All of the foods should be given in moderation, avoid free-feeding a British Longhair, and go for fixed meal times! Base their diet on age and level of daily exercise to avoid obesity. If there are health risks of kidney cysts or HCM, you have to be especially careful to monitor their diet.

Exercise and Training

British Longhair cats should have ample exercise and playtime. You may have to encourage them with a variety of toys as they have a reputation for being reluctant when it comes to activity. Instead of getting picked up, they are more comfortable when you meet them on the floor. 

You can use their favorite play accessories and toys, such as balls, false prey, or even laser pointers. If they had any favorite activities as a kitten, you could pick it up again to make them feel relaxed, familiar, and less reluctant. 

These cats are very intelligent and can be trained as well. By consistently educating them and reproaching them when needed, you can instill certain behaviors and manners. 
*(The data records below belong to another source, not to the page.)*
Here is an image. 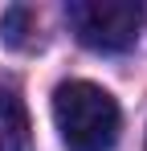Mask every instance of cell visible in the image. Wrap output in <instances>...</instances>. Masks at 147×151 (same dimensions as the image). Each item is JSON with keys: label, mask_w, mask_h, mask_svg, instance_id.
<instances>
[{"label": "cell", "mask_w": 147, "mask_h": 151, "mask_svg": "<svg viewBox=\"0 0 147 151\" xmlns=\"http://www.w3.org/2000/svg\"><path fill=\"white\" fill-rule=\"evenodd\" d=\"M53 123L66 151H110L119 143L122 114L110 90L94 82H61L53 90Z\"/></svg>", "instance_id": "1"}, {"label": "cell", "mask_w": 147, "mask_h": 151, "mask_svg": "<svg viewBox=\"0 0 147 151\" xmlns=\"http://www.w3.org/2000/svg\"><path fill=\"white\" fill-rule=\"evenodd\" d=\"M66 21L86 49L122 53L139 37L143 8L127 4V0H74V4H66Z\"/></svg>", "instance_id": "2"}, {"label": "cell", "mask_w": 147, "mask_h": 151, "mask_svg": "<svg viewBox=\"0 0 147 151\" xmlns=\"http://www.w3.org/2000/svg\"><path fill=\"white\" fill-rule=\"evenodd\" d=\"M0 151H33V127L21 90L8 82L0 86Z\"/></svg>", "instance_id": "3"}, {"label": "cell", "mask_w": 147, "mask_h": 151, "mask_svg": "<svg viewBox=\"0 0 147 151\" xmlns=\"http://www.w3.org/2000/svg\"><path fill=\"white\" fill-rule=\"evenodd\" d=\"M29 25H33V12H29L24 4L4 8V17H0V41H4L8 49H21V45H29Z\"/></svg>", "instance_id": "4"}]
</instances>
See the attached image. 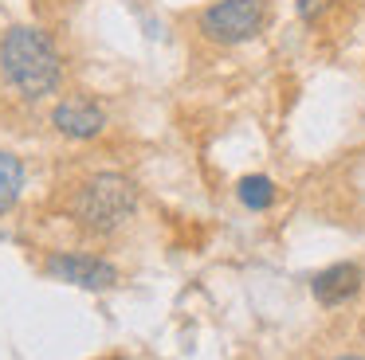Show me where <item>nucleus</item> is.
I'll use <instances>...</instances> for the list:
<instances>
[{"mask_svg": "<svg viewBox=\"0 0 365 360\" xmlns=\"http://www.w3.org/2000/svg\"><path fill=\"white\" fill-rule=\"evenodd\" d=\"M330 4H334V0H294V12H299L302 20H318Z\"/></svg>", "mask_w": 365, "mask_h": 360, "instance_id": "1a4fd4ad", "label": "nucleus"}, {"mask_svg": "<svg viewBox=\"0 0 365 360\" xmlns=\"http://www.w3.org/2000/svg\"><path fill=\"white\" fill-rule=\"evenodd\" d=\"M236 196H240L244 208L263 211V208L275 203V184H271L267 176H244V180H240V188H236Z\"/></svg>", "mask_w": 365, "mask_h": 360, "instance_id": "6e6552de", "label": "nucleus"}, {"mask_svg": "<svg viewBox=\"0 0 365 360\" xmlns=\"http://www.w3.org/2000/svg\"><path fill=\"white\" fill-rule=\"evenodd\" d=\"M51 122H56L59 133H67V137H95V133H103V110L95 106V102H83V98H67L56 106V114H51Z\"/></svg>", "mask_w": 365, "mask_h": 360, "instance_id": "39448f33", "label": "nucleus"}, {"mask_svg": "<svg viewBox=\"0 0 365 360\" xmlns=\"http://www.w3.org/2000/svg\"><path fill=\"white\" fill-rule=\"evenodd\" d=\"M310 290H314V297L322 305H341L361 290V270H357L354 263H334V266H326L322 274H314Z\"/></svg>", "mask_w": 365, "mask_h": 360, "instance_id": "423d86ee", "label": "nucleus"}, {"mask_svg": "<svg viewBox=\"0 0 365 360\" xmlns=\"http://www.w3.org/2000/svg\"><path fill=\"white\" fill-rule=\"evenodd\" d=\"M20 188H24V164H20V157L0 153V216L12 211V203L20 200Z\"/></svg>", "mask_w": 365, "mask_h": 360, "instance_id": "0eeeda50", "label": "nucleus"}, {"mask_svg": "<svg viewBox=\"0 0 365 360\" xmlns=\"http://www.w3.org/2000/svg\"><path fill=\"white\" fill-rule=\"evenodd\" d=\"M338 360H361V356H338Z\"/></svg>", "mask_w": 365, "mask_h": 360, "instance_id": "9d476101", "label": "nucleus"}, {"mask_svg": "<svg viewBox=\"0 0 365 360\" xmlns=\"http://www.w3.org/2000/svg\"><path fill=\"white\" fill-rule=\"evenodd\" d=\"M0 70L24 98H43L59 86V55L48 31L40 28H12L0 39Z\"/></svg>", "mask_w": 365, "mask_h": 360, "instance_id": "f257e3e1", "label": "nucleus"}, {"mask_svg": "<svg viewBox=\"0 0 365 360\" xmlns=\"http://www.w3.org/2000/svg\"><path fill=\"white\" fill-rule=\"evenodd\" d=\"M134 208H138V188L122 172H98L75 196V219L87 231H98V235L118 231L134 216Z\"/></svg>", "mask_w": 365, "mask_h": 360, "instance_id": "f03ea898", "label": "nucleus"}, {"mask_svg": "<svg viewBox=\"0 0 365 360\" xmlns=\"http://www.w3.org/2000/svg\"><path fill=\"white\" fill-rule=\"evenodd\" d=\"M48 274L59 282H71L79 290H110L118 282V270L106 258H95V255H51Z\"/></svg>", "mask_w": 365, "mask_h": 360, "instance_id": "20e7f679", "label": "nucleus"}, {"mask_svg": "<svg viewBox=\"0 0 365 360\" xmlns=\"http://www.w3.org/2000/svg\"><path fill=\"white\" fill-rule=\"evenodd\" d=\"M263 0H216L200 12V31L212 43H244L263 28Z\"/></svg>", "mask_w": 365, "mask_h": 360, "instance_id": "7ed1b4c3", "label": "nucleus"}]
</instances>
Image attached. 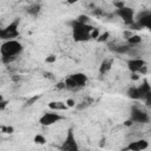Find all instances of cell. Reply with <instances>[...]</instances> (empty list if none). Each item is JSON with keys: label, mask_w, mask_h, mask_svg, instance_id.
Returning a JSON list of instances; mask_svg holds the SVG:
<instances>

As with any other longhair breed, you have to spend a little more time grooming these cats. Make sure to brush out any hairballs and knots from an early age so that your cats get used to it. A soft brush that does not pull the thick coat or scratches the skin harshly should work best for long-term cooperation!

Since cats mostly groom themselves, you do not have to worry much about them being clean. However, what you must worry about instead is ingesting hairballs and ways to eliminate them naturally. But that is a simple process too. 

After each grooming session, remember to treat them only with high-quality, sugar-free, or plant by-products. 

How Much Do British Longhair Cats Cost?

Since the British Longhair is prone to some hereditary diseases, it is best to buy them from a reputable breeder.

Professional breeders would only mate cats under the guidelines of a breeding association, trying their best to mitigate the risks of any diseases.

Purebred cats can be very expensive and may cost you an amount between $1,000 to $2,500. You can look around shelters and welfare associations in hopes of adopting one although they are unlikely to be registered and certified.

Final Words

If you are looking for an adorable, cute-faced, affectionate little cat with long fur, then a British Longhair would be the best for you. They are perfect companions to have around if you want a pet that can fend for itself during most of the day but still want occasional love and affection. 

So, if you have small children or an elderly in the family, a British Longhair would be a great addition to your family.